HARLEM — Miami Heat superstar Dwyane Wade says fatherhood helped him to win his second NBA championship last season.
Being a father matured him enough to be able to tame his ego so that he could play with fellow stars Lebron James and Chris Bosh, Wade told 250 people at My Image Studios in Harlem Wednesday.
“The success of winning is more important than the amount of dollars,” said Wade, who was visiting Harlem to promote his new book “A Father First: How My Life Became Bigger Than Basketball.”
In the memoir, Wade, 30, recounts being a single father to his two sons, Zaire, 10 and Zion, 5. He was awarded primary custody of his children in 2011 after a bitter battle with his ex-wife. Wade said he also raises his 10-year-old nephew.

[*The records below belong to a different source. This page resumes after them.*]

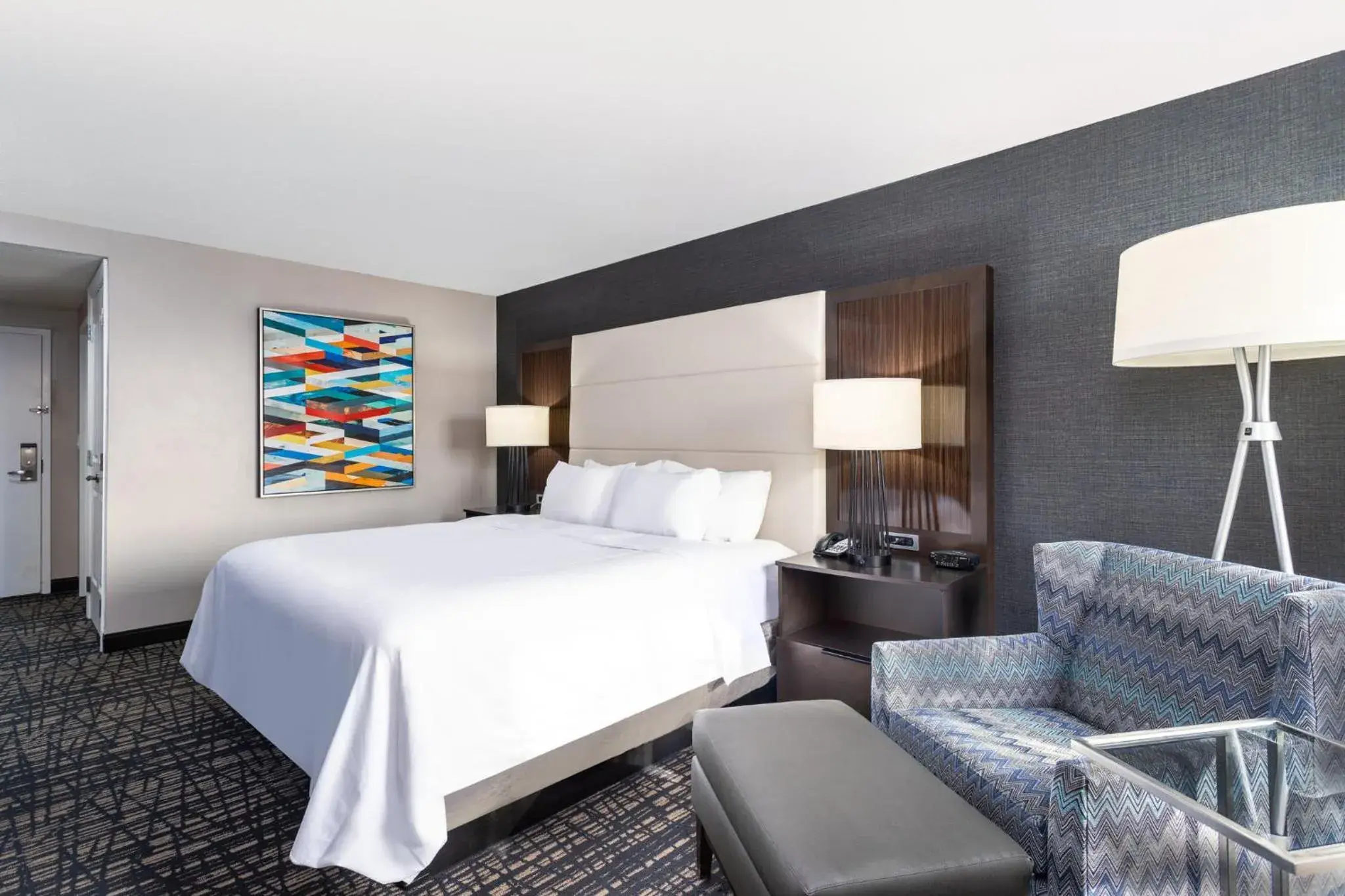 Standard King Room in Crowne Plaza Annapolis by IHG Standard King Room in Crowne Plaza Annapolis by IHG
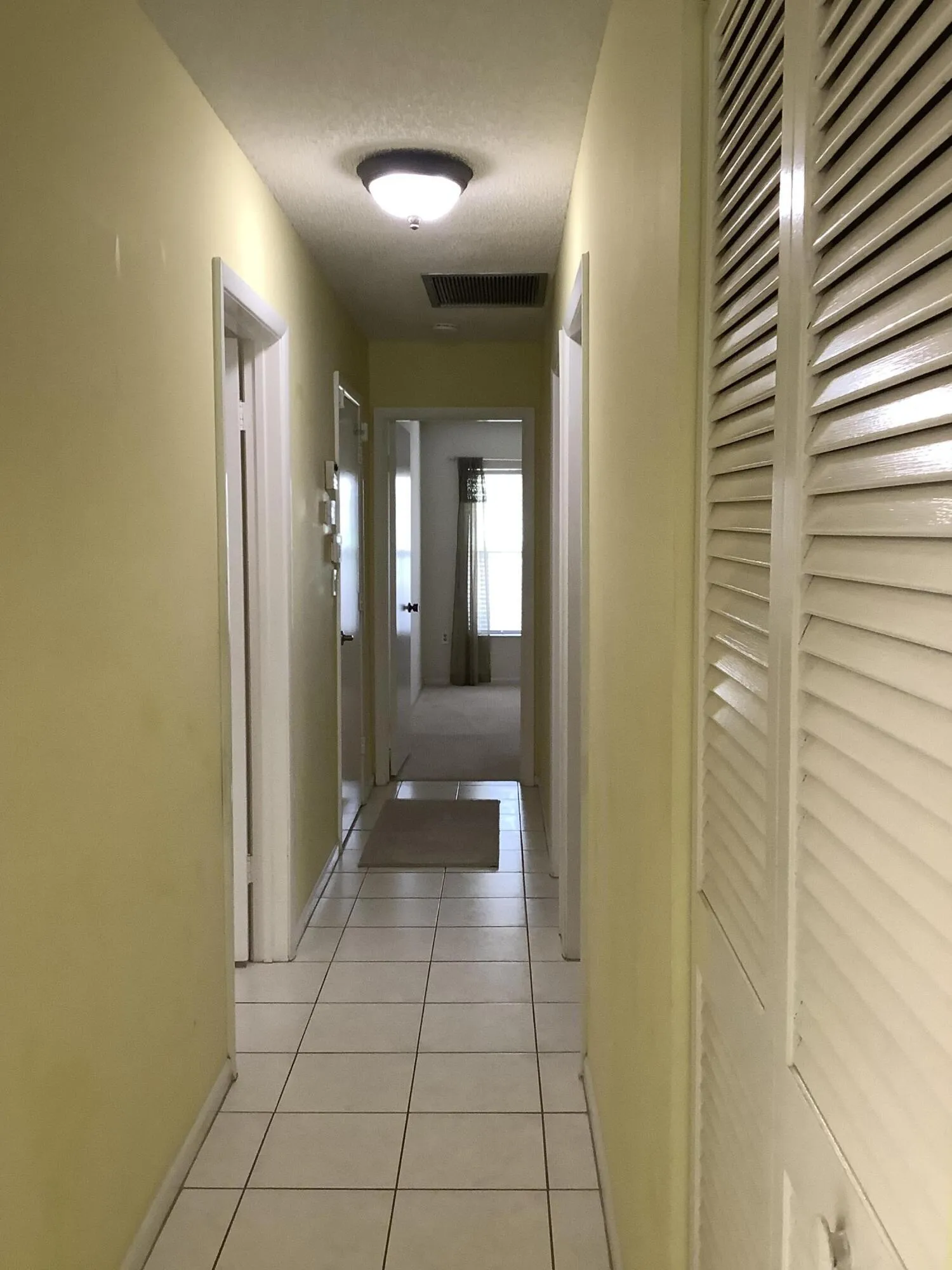 Hall to Bedrooms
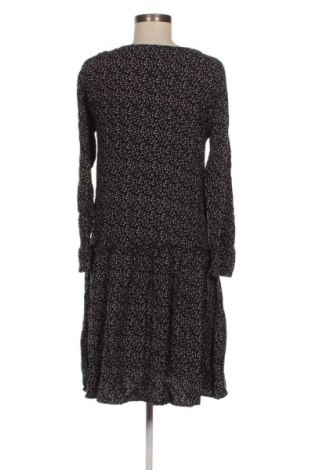 Sukienka Coop, Rozmiar M, Kolor Kolorowy, Cena 6,99 zł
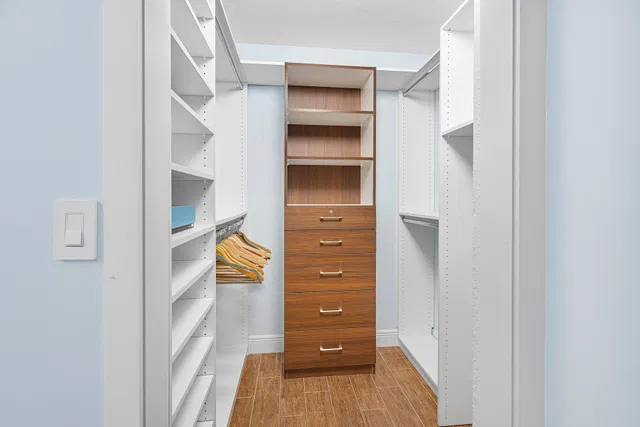  Unit 107 photo 8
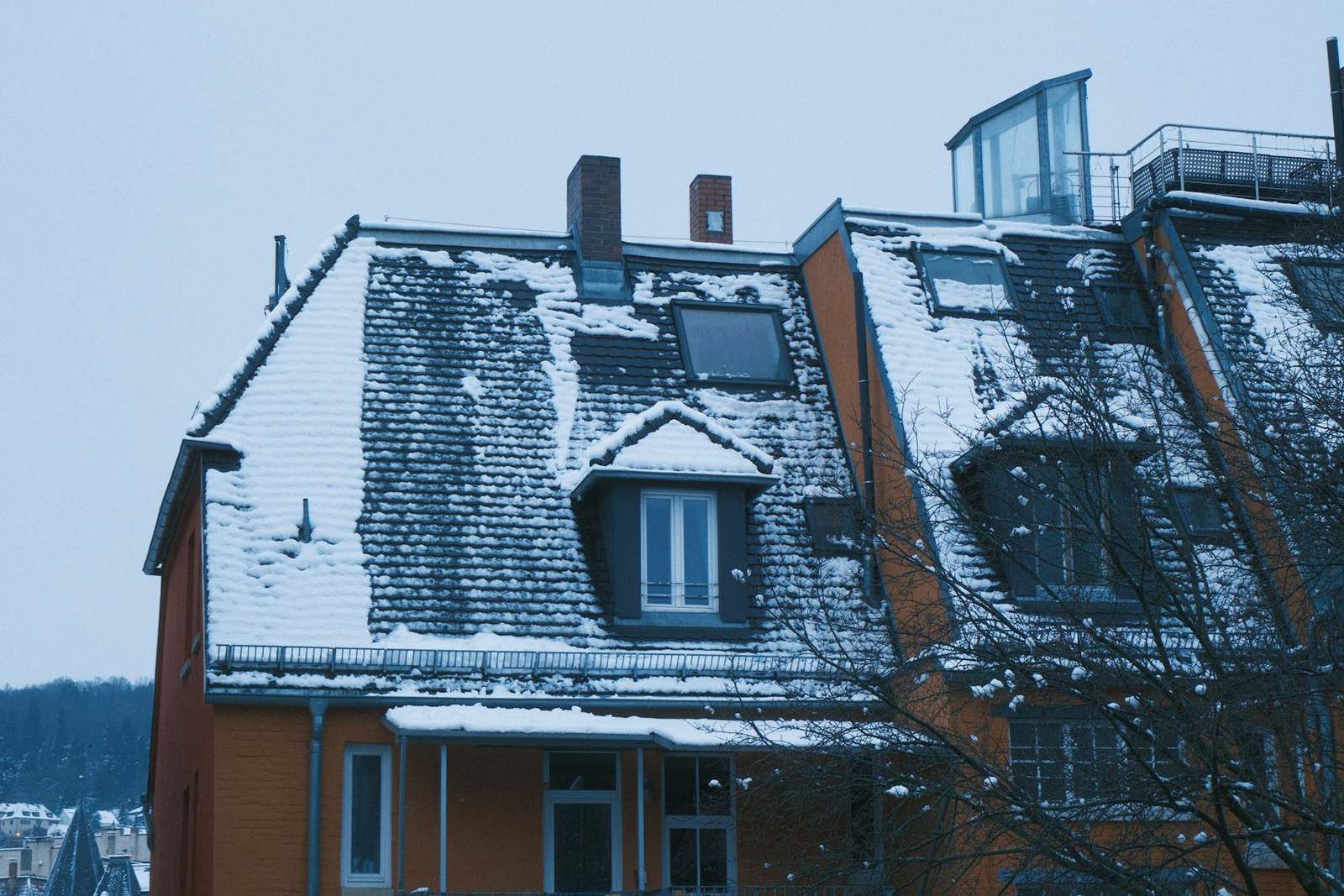 Acoperișuri acoperite de zăpadă într-un oraș din România
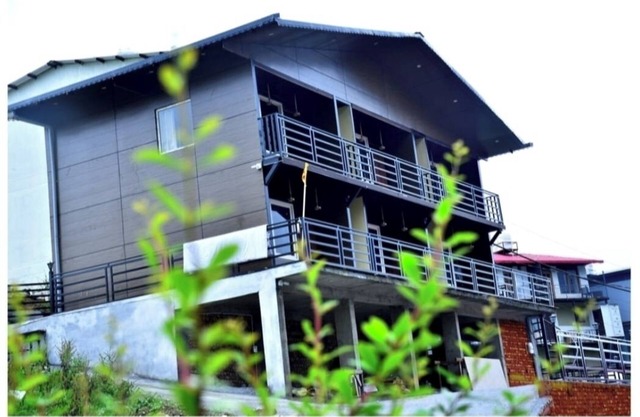 The Dhanaulti chalet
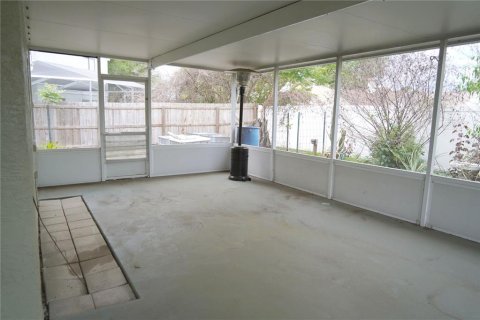House in Plant City, Florida 3 bedrooms, 139.73 sq.m. № 2149018 - photo 12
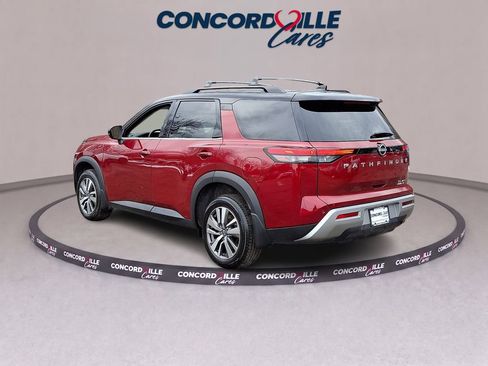 Certified 2023 Nissan Pathfinder SL AWD/4WD image 5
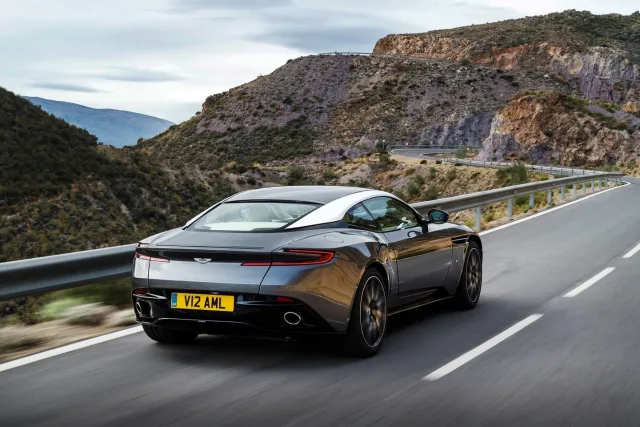Aston Martin DB11 5.2 AT Launch Edition — 6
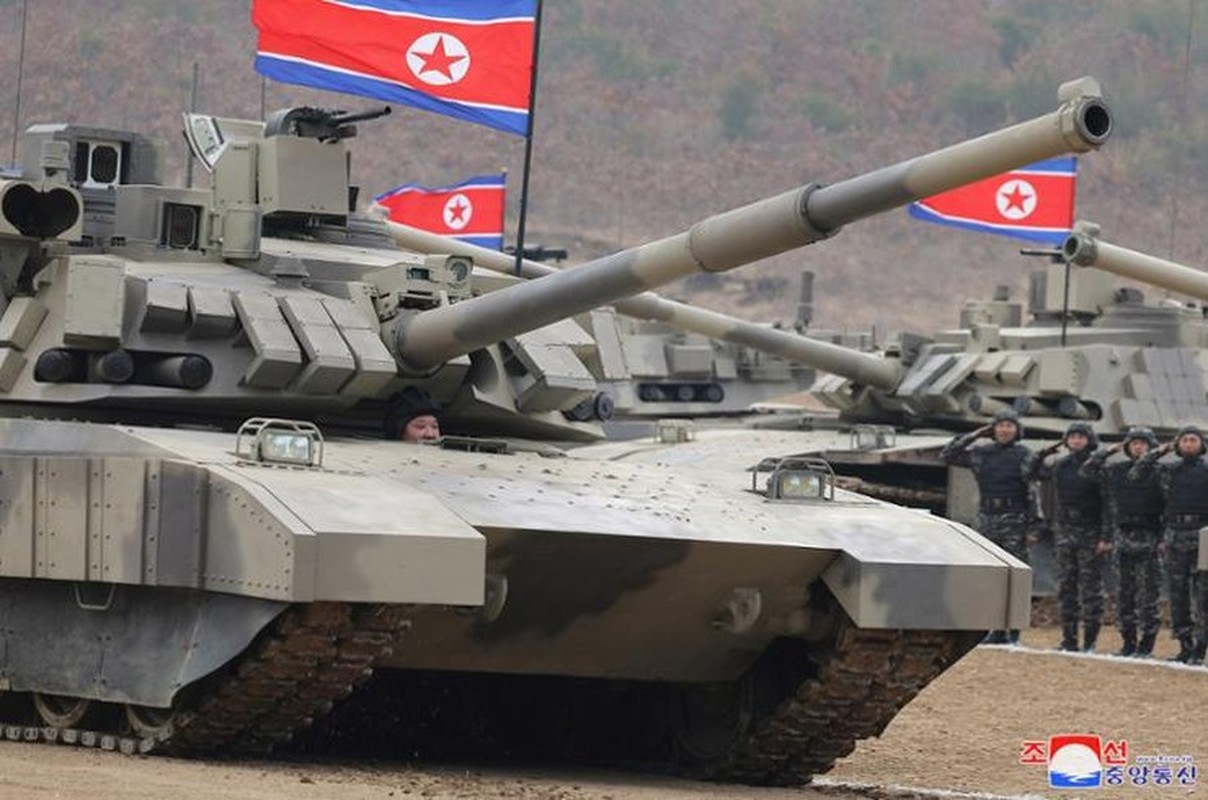 View - 	Xe tăng M2020 'Armata Triều Tiên' là bản nâng cấp dựa trên T-62?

“I love that they see me get up every morning and go to work,” Wade said. “It shows that it takes hard work to be successful.”
The event, part of Wade’s multi-city book tour, was produced by Hue-Man Bookstore, which recently shuttered its physical location for an online presence, and the soon-to-be-opened My Image Studios (MIST), a $21 million film screening, performance space and restaurant dedicated to African and Latino culture.
Roland Laird, MIST’s CEO, said Wade’s book signing was the perfect pre-opening event for the space.
“(Wade) defines himself as a father first, not a basketball player, and that’s what MIST is about, how we define ourselves,” Laird said.